Goethe-Institut: Jahresbilanz in dunklen Zeiten
12. Dezember 2017Sicher, viele der 159 Goethe-Institute (GI) arbeiten ohne nennenswerte politische Behinderungen. Doch warnende Gegenbeispiele häufen sich, was den Präsidenten des Goethe-Instituts, Klaus-Dieter Lehmann, zu einem ungewöhnlichen Schritt veranlasste: Gleich zu Beginn der Pressekonferenz in Berlin sprach er die Restriktionen an, denen das Goethe-Institut in immer mehr Ländern der Welt ausgesetzt sei.
Probleme bei der Kooperation mit dem türkischen Bildungsministerium
An erster Stelle nannte er die Türkei. Hier gebe es "Probleme in den Bereichen, in denen wir mit dem Bildungsministerium zusammenarbeiten". So sei das Programm "1000 Lehrer in türkischen Schulen" einseitig von der türkischen Seite gestrichen worden.
Als Konsequenz wird nun kein einziger deutscher Lehrer an türkischen Schulen unterrichten können, konkretisierte Lehmann im Gespräch mit der Deutschen Welle. Auch das Austauschprogramm für türkische Partnerschulen, PASCH genannt, ist betroffen.

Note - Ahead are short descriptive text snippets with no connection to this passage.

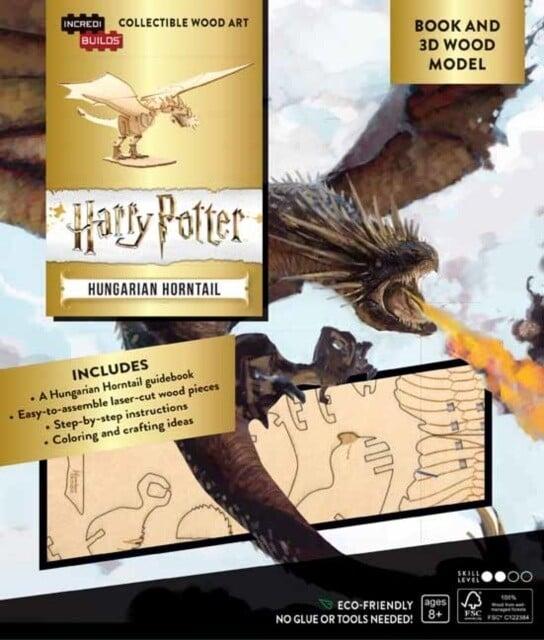 Stavebnice Harry Potter - Hungarian Horntail (dřevěná)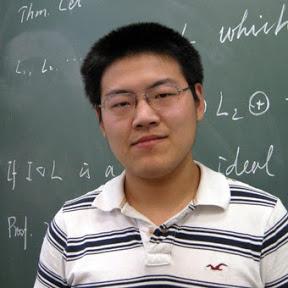 Yingjin Shan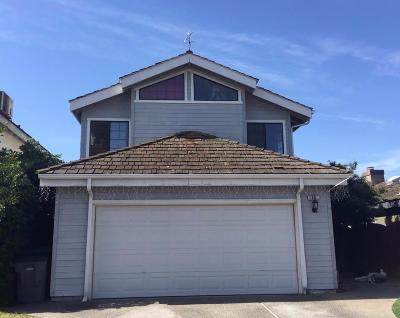 Fresno Single Family Home For Sale: 3065 N Marty Avenue #106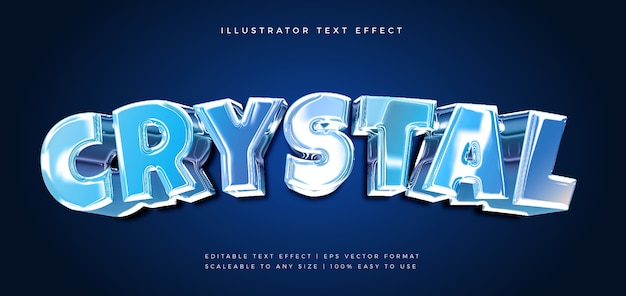 Blue crystal chrome tekststijl lettertype-effect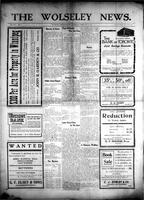 The Wolseley News February 4, 1914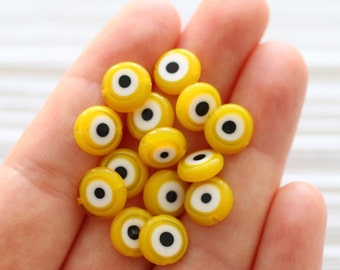 12pc-10mm yellow evil eye beads, flat glass beads, lamp work beads, golden, yellow evileye, glass beads,handmade, round evileye beads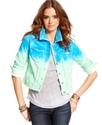 Juniors Jacket, Dip-Dye-Print Denim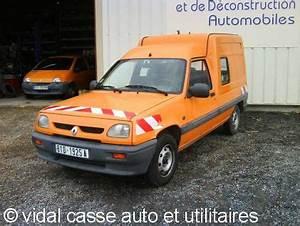 Petit Utilitaire Occasion : voiture utilitaire d 39 occasion a petit prix saltz ana blog ~ Medecine-chirurgie-esthetiques.com Avis de Voitures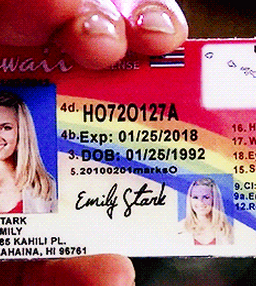 "notreallygleesecrets:  even Quinn's fake ID is super gay  ""Gayer than Quinn's fake ID"""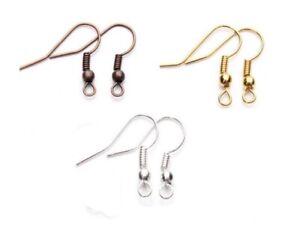 450-Ohrhaken-Mix-Gold-Silber-Kupfer-Fischhken-17mm-Schmuckherstellung-Ohrring
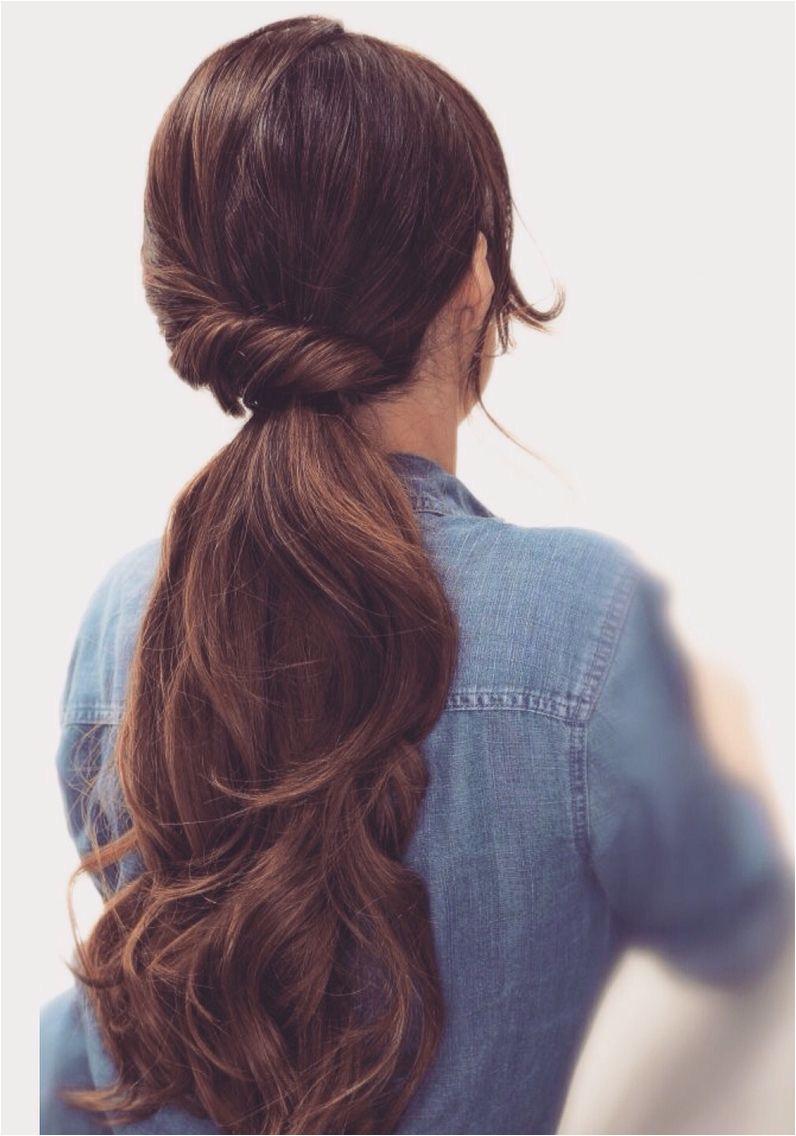 Twisted pony Easy Lazy Hairstyles Low Pony Hairstyles Easy Hairstyles For Medium Hair For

Die Regierung in Ankara wollte zum traditionellen Pasch-Jugendcamp in Deutschland als Vorbedingung einen "türkischen Aufpasser" schicken, berichtete der Goethe-Präsident. Weil man darauf nicht eingegangen sei, würden diesmal keine türkischen Jugendlichen teilnehmen. "Das ist besonders schmerzlich", so Lehmann gegenüber der Deutschen Welle. Auch gebe es eine große Zurückhaltung bei deutschen Künstlern und Kultur-Akteuren, in die Türkei zu reisen.
Mit kreativen Projekten wie den drei neu gegründeten "Orten der Kultur" - es handelt sich um einfache Ladenlokale - will das Goethe-Institut "unter dem Radar" der offiziellen Kulturpolitik trotzdem weiter mit der türkischen Zivilgesellschaft Kontakt halten. Die Partner in der Türkei hätten allerdings zunehmend Angst, mit den Deutschen zusammenzuarbeiten, "weil sie dann in den Ruf kommen, Agenten ausländischer Mächte zu sein", so Lehmann.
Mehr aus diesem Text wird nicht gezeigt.